_INSTRUCTIONS TO FOLLOW_
What should come back is the data below, word for word, minus any picture.

_DATA SECTION_
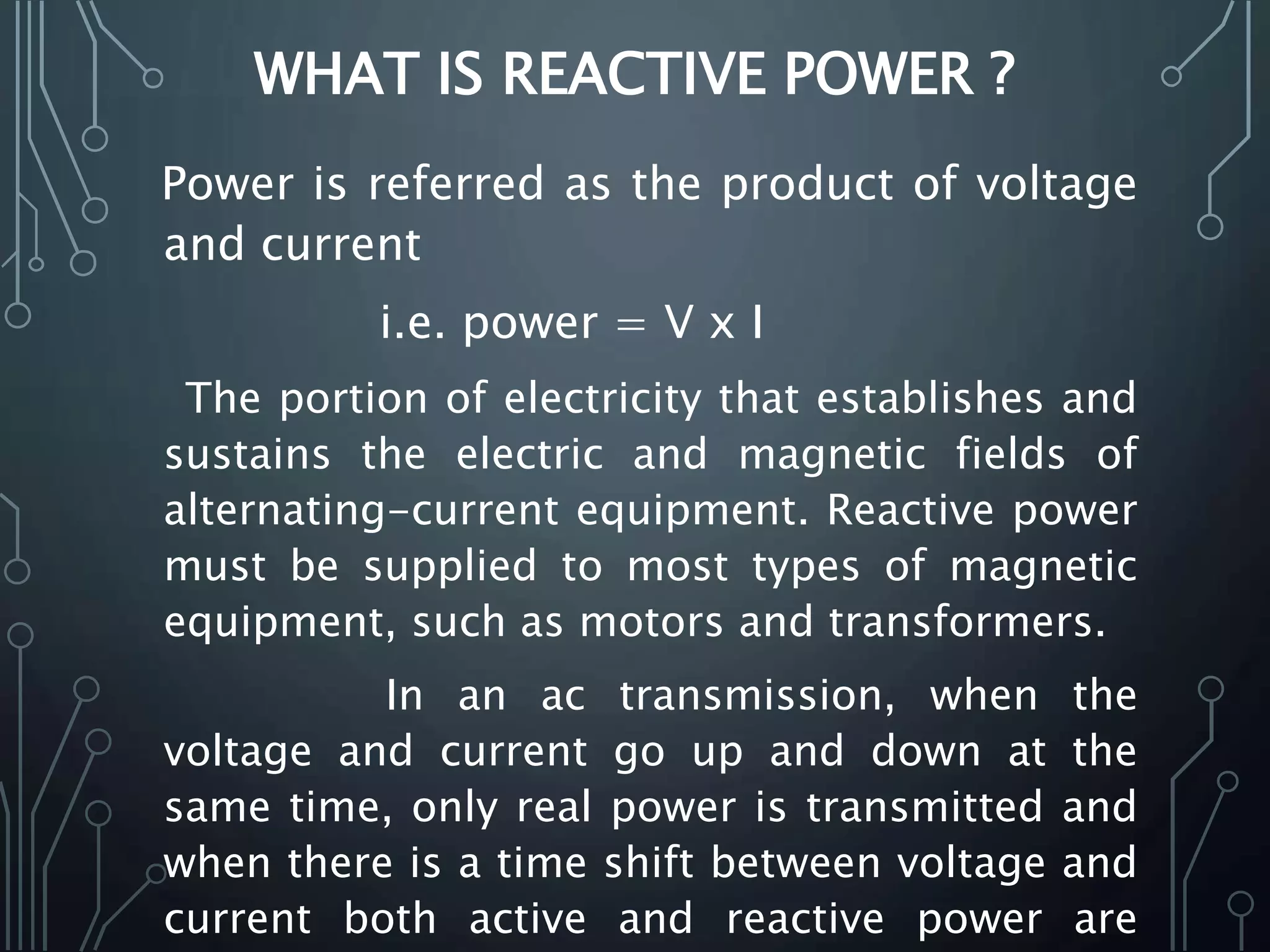 WHAT IS REACTIVE POWER ?

Power is referred as the product of voltage and current

i.e. power = V x I

The portion of electricity that establishes and sustains the electric and magnetic fields of alternating-current equipment. Reactive power must be supplied to most types of magnetic equipment, such as motors and transformers.

In an ac transmission, when the voltage and current go up and down at the same time, only real power is transmitted and when there is a time shift between voltage and current both active and reactive power are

_THE COMPLETED TASK_
 WHAT IS REACTIVE POWER ?

Power is referred as the product of voltage and current

i.e. power = V x I

The portion of electricity that establishes and sustains the electric and magnetic fields of alternating-current equipment. Reactive power must be supplied to most types of magnetic equipment, such as motors and transformers.

In an ac transmission, when the voltage and current go up and down at the same time, only real power is transmitted and when there is a time shift between voltage and current both active and reactive power are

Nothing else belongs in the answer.